* Jobs
1/ In the passage below on credit-loss disclosures, list the additional disclosures it says will be required by class of financing receivable.
2/ Write what comes next in the passage below on credit-loss disclosures, starting after its final sentence.

In July 2010, the FASB issued ASU 2011-20, Receivables (Topic 310): Disclosure about the Credit Quality of Financing Receivables and the Allowance for Credit Losses. The objective of this ASU is for an entity to provide disclosures that facilitate financial statement users’ evaluation of the nature of credit risk inherent in the entity’s portfolio of financing receivables, how that risk is analyzed and assessed in arriving at the allowance for credit losses, and the changes and reasons for those changes in the allowance for credit losses. Disclosures should be provided based on portfolio segment and class of financing receivable. Additional disclosures by class of financing receivable will be required relating to credit quality indicators, aging of past due financing receivables, and the nature and extent of troubled debt restructurings during the period. The disclosures as of the end of a reporting period are effective for interim and annual reporting periods ending on or after December 15, 2010. The disclosures about activity that occurs during a reporting period are effective for interim and annual reporting periods beginning on or after December 15, 2010. The Company does not expect the adoption of this guidance to have a material impact on its financial statements.

* Items
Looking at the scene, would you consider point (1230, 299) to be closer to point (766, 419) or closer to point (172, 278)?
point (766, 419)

---

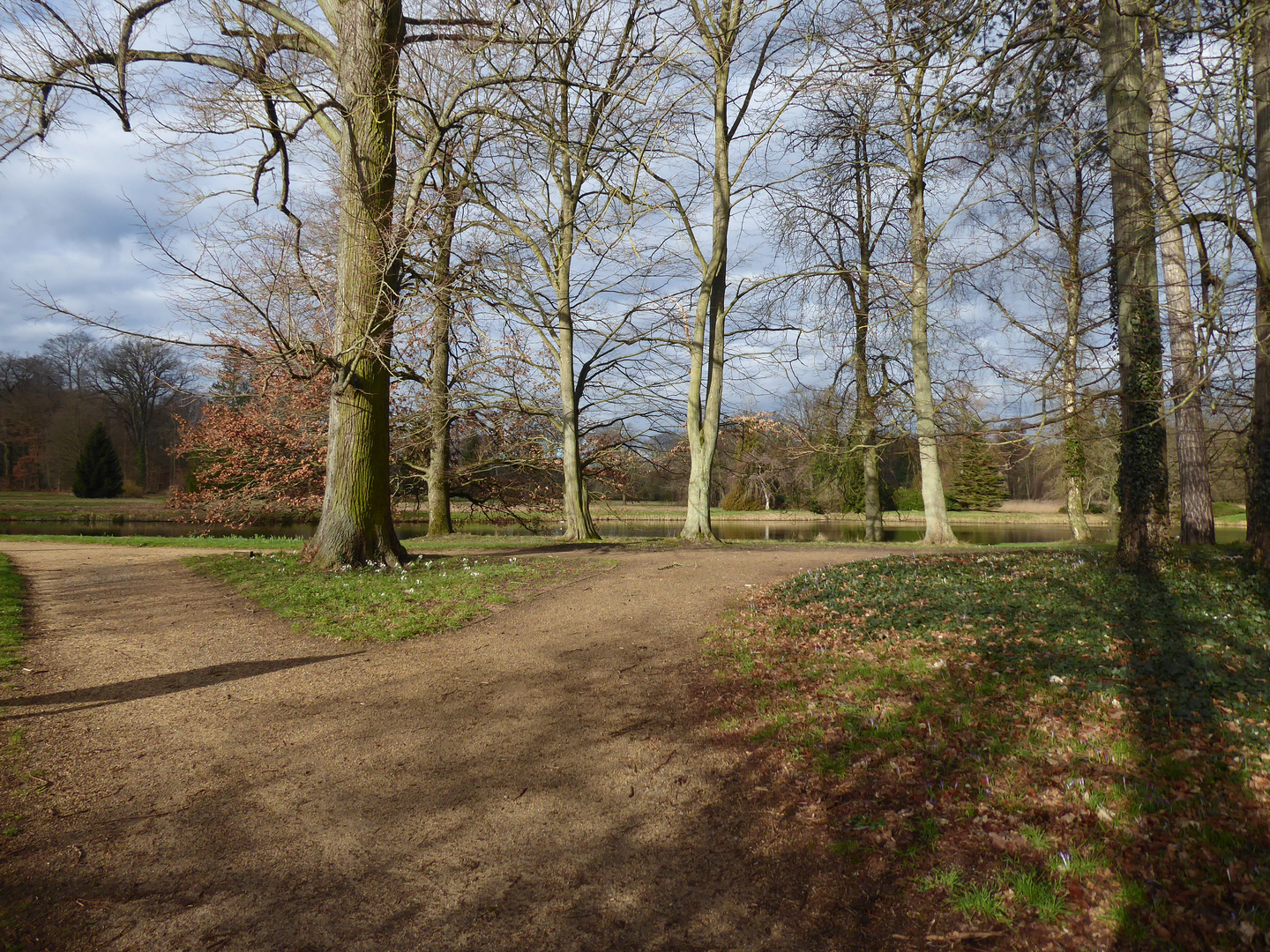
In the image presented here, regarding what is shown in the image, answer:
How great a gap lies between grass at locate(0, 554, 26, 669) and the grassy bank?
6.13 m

* Exercise answers
1/
- Credit quality indicators
- Aging of past due financing receivables
- The nature and extent of troubled debt restructurings during the period

2/
In January 2010, the FASB issued ASU 2011-01, Receivables (Topic 310): Deferral of the Effective Date of Disclosure about Troubled Debt Restructurings in Update 2011-20. The amendments in ASU 2011-01 temporarily delay the effective date of the disclosures about troubled debt restructurings in ASU No. 2011-20, Receivables (Topic 310): Disclosures about the Credit Quality of Financing Receivables and the Allowance for Credit Losses. The delay is intended to allow the FASB time to complete its deliberations on what constitutes a troubled debt restructuring. The effective date of the new disclosures about troubled debt restructurings for public entities and the guidance for determining what constitutes a troubled debt restructuring will then be coordinated. Currently, that guidance is anticipated to be effective for interim and annual periods ending after June 15, 2011. The Company does not expect the adoption of this guidance to have a material impact on its financial statements.
 
NOTE 3 –GOING CONCERN CONSIDERATION AND SUBSEQUENT EVENT
 
Going Concern Consideration and Subsequent Event
 
In the past two calendar years, the Company has experienced heavy losses that caused its capital accounts to be reduced by approximately 98%.  The Bank, the Company’s sole subsidiary, was closed by the banking regulators.  Moreover, as of the date of the financial statements included in this Report, the ownership of the building referred to Note 1 above was in dispute with the FDIC.  For these reasons, there existed, as of June 30, 2011, substantial doubt about the Company’s ability to continue as a going concern.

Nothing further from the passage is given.